*** Supplied records Section Begins ***

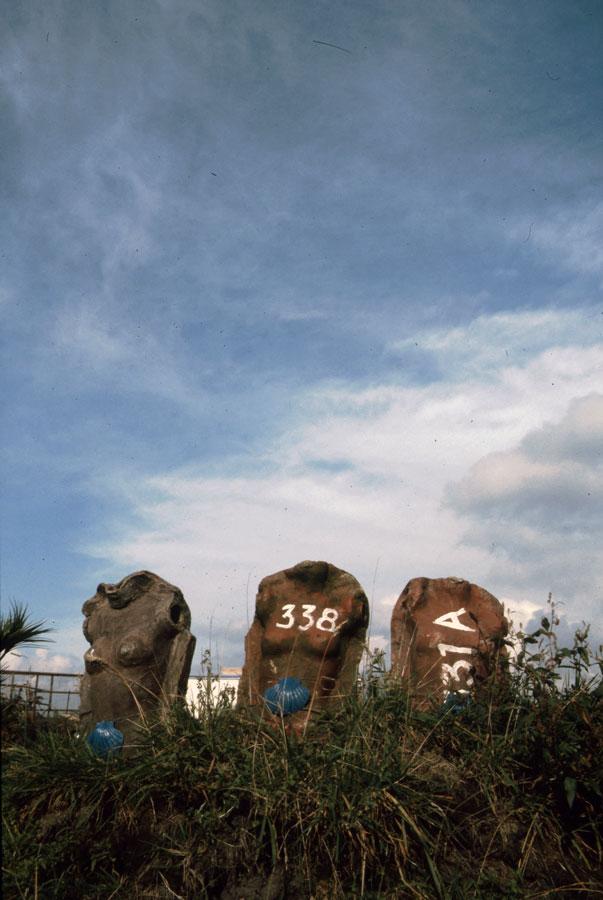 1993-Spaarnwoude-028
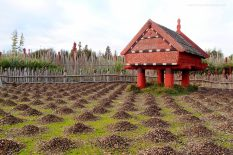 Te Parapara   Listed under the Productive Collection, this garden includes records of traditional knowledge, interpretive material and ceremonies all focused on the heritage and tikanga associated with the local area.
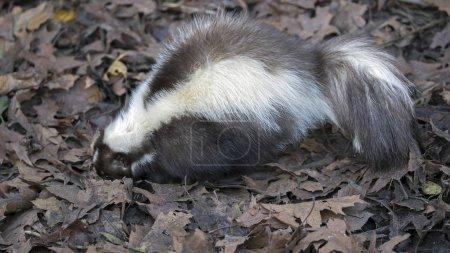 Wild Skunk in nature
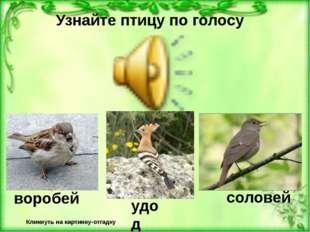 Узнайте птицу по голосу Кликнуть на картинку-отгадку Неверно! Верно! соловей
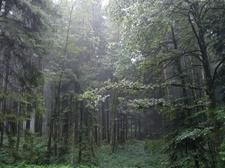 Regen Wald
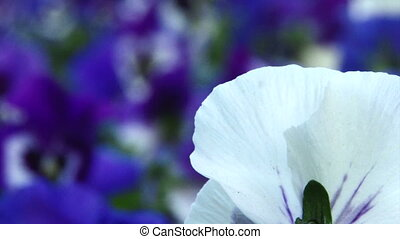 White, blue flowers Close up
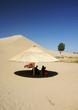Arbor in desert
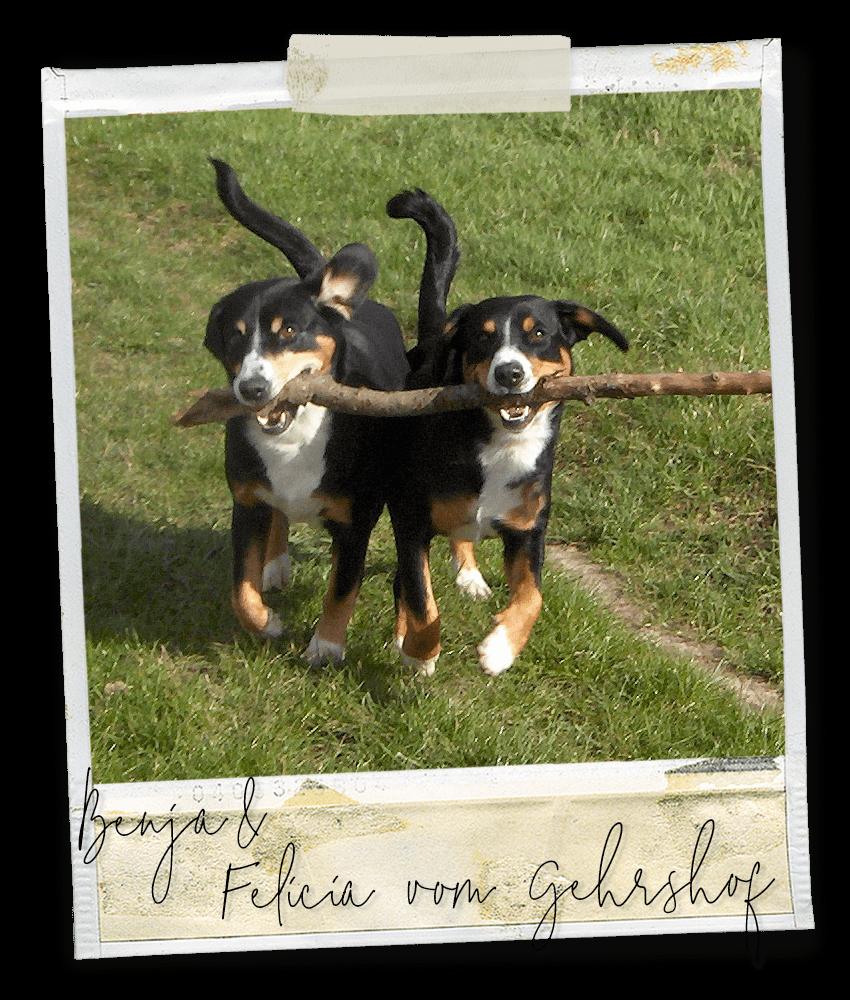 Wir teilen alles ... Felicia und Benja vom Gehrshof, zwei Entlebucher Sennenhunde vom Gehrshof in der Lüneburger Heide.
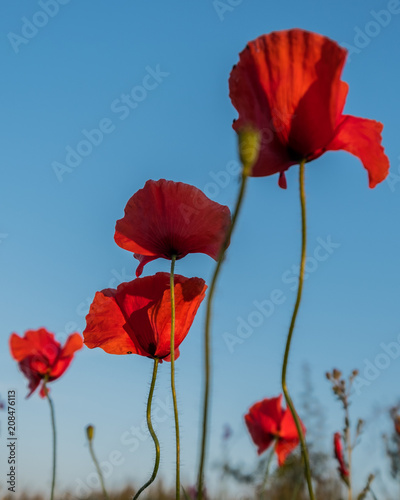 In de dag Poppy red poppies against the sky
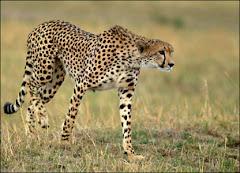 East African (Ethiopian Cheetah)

*** Supplied records Section Ends ***
*** Supplied records Section Begins ***

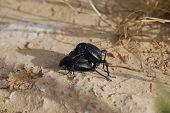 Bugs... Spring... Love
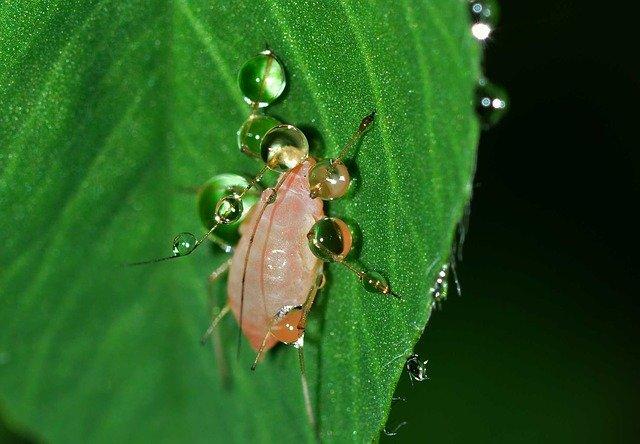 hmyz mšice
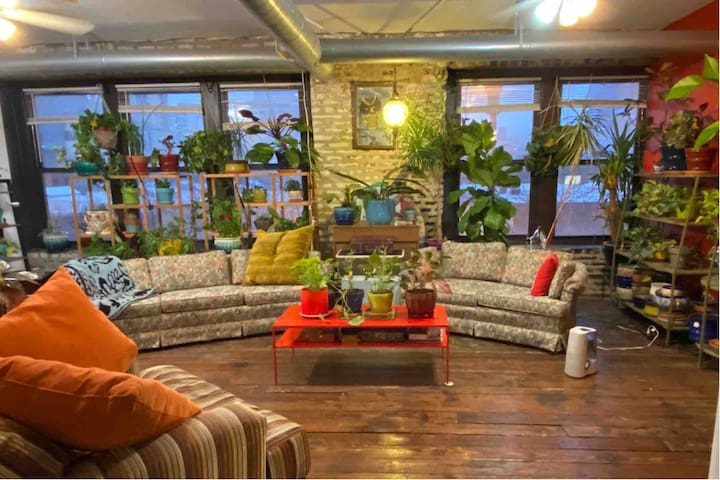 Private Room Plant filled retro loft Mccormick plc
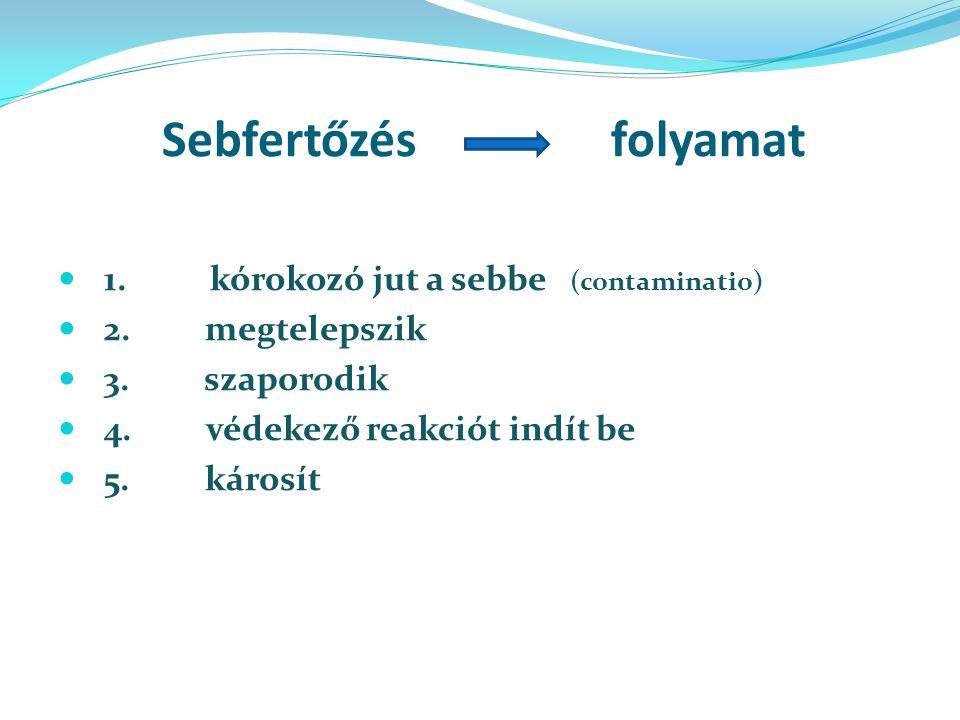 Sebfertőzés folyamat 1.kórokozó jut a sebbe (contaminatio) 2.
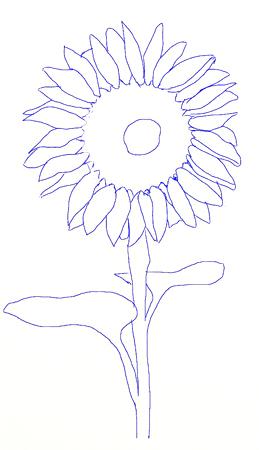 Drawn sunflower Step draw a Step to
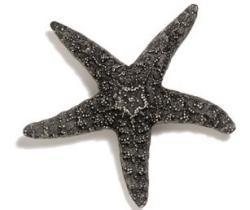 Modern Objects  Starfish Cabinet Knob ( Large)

*** Supplied records Section Ends ***

*Exercise requirements:* Output exactly the lines of the listing above that start with the one holding "Wild Skunk in nature" and go on through the one holding "Wir teilen alles"; leave the pictures out.

*Task output:*
 Wild Skunk in nature
 Узнайте птицу по голосу Кликнуть на картинку-отгадку Неверно! Верно! соловей
 Regen Wald
 White, blue flowers Close up
Arbor in desert
 Wir teilen alles ... Felicia und Benja vom Gehrshof, zwei Entlebucher Sennenhunde vom Gehrshof in der Lüneburger Heide.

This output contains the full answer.